» **Teks Hasil Ekstraksi**
-----
Ironi - Baju Toga dan Buku-buku Tua


          Sebuah cerita dari lima pemuda. Muda dan idealis yang katanya ingin mencari hidup sebenarnya. Dari berbagai daerah nusantara, semua terangkum dalam empat tahun mendatang. Doa dari setiap orang, kita bisa lulus bersama. Menghabiskan waktu demi waktu, entah peristiwa dan pengalaman yang kesekian kali ditemui. Bergelut dengan buku, kata orang seperti itu. Tapi, pada akhirnya hanya menjadi pajangan yang tak kalah elok akan foto kekasih atau keluarga di kampung halaman. Menghisap batang demi batang rokok, mulai dari gudangnya garam hingga hijaunya padang safana di Nusa Tenggara Timur. Kembali setahun yang lalu, saat kami bangga menjadi anak gaul, yang katanya adalah hidup anak muda sejati. Tak jauh dari kata huru-hara terutama memegang cat pilox, akhir tahun ajang kelulusan. Sebagai bukti bahwa kita pernah eksis. Dan baju putih abu-abu tak luput jadi lukisan termahsyur dalam sejarah hidup. Apakah toga kami akan seperti putih abu-abu?

            “SID: Kita muda dan berbahaya!”
-----
» **Informasi**
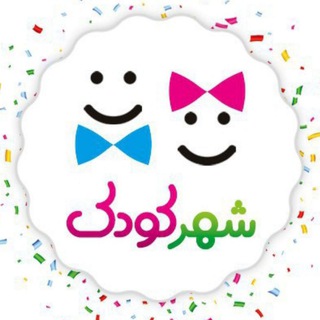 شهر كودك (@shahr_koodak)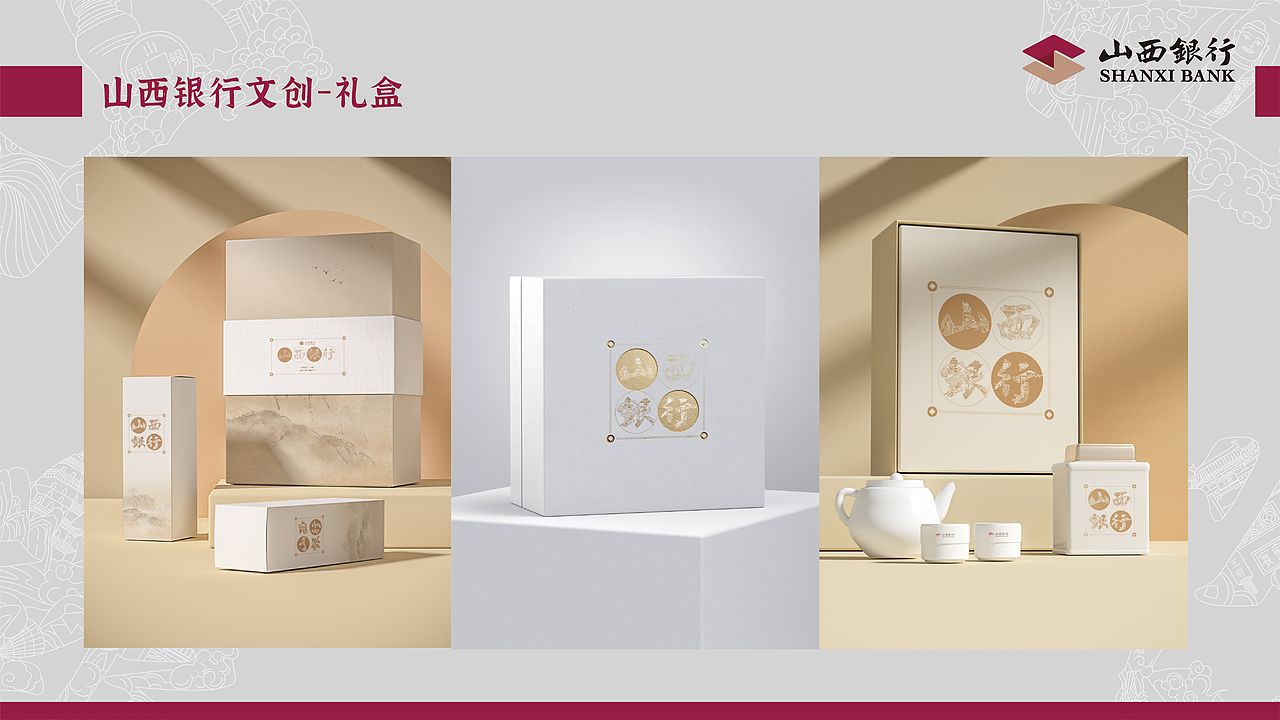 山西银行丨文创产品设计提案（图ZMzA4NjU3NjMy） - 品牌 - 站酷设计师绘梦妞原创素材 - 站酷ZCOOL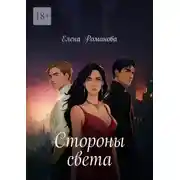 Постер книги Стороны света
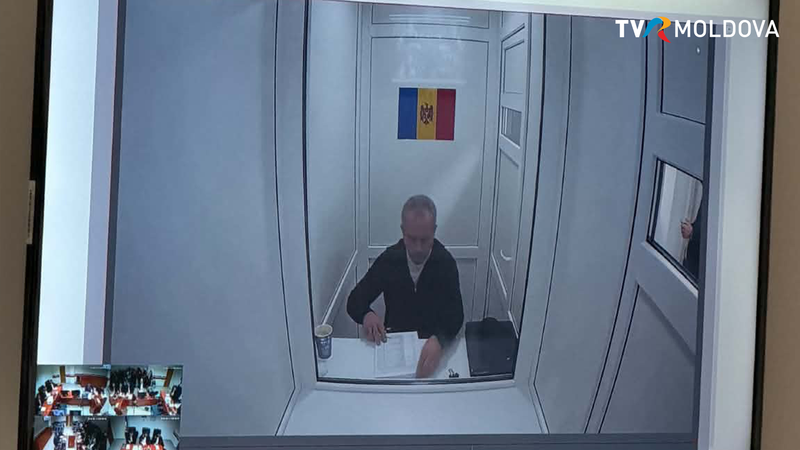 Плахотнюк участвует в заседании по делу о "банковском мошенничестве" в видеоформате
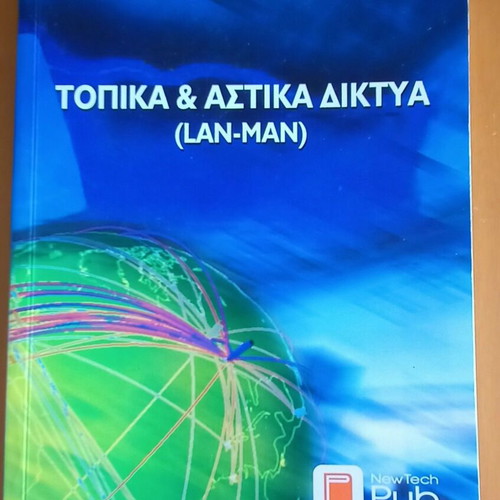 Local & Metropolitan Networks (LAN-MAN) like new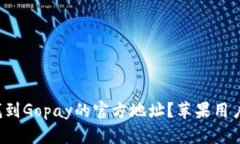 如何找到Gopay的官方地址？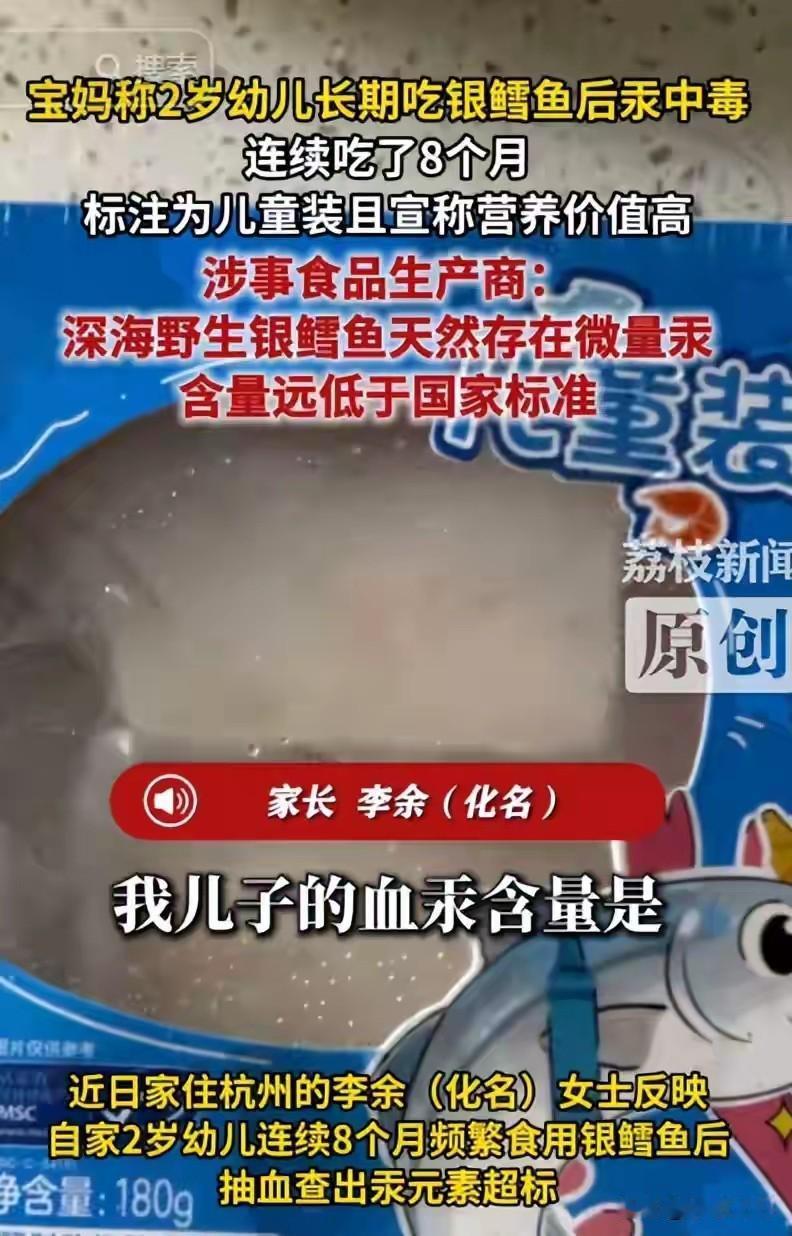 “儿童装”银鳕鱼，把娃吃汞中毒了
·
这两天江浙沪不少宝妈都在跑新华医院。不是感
-----
» **Butir Tugas**
Tolong ringkas teks tentang lima pemuda itu dalam dua kalimat. Butir-butir data ini tidak berkaitan dengan teks di atas.

» **Keluaran yang Diharapkan**
Lima pemuda yang muda dan idealis dari berbagai daerah nusantara menjalani empat tahun dengan harapan bisa lulus bersama, tetapi buku-buku mereka akhirnya hanya menjadi pajangan sementara mereka menghabiskan rokok demi rokok. Mereka mengenang setahun sebelumnya, saat bangga menjadi anak gaul yang memegang cat pilox di ajang kelulusan hingga baju putih abu-abu menjadi lukisan, lalu bertanya apakah toga mereka akan bernasib seperti putih abu-abu.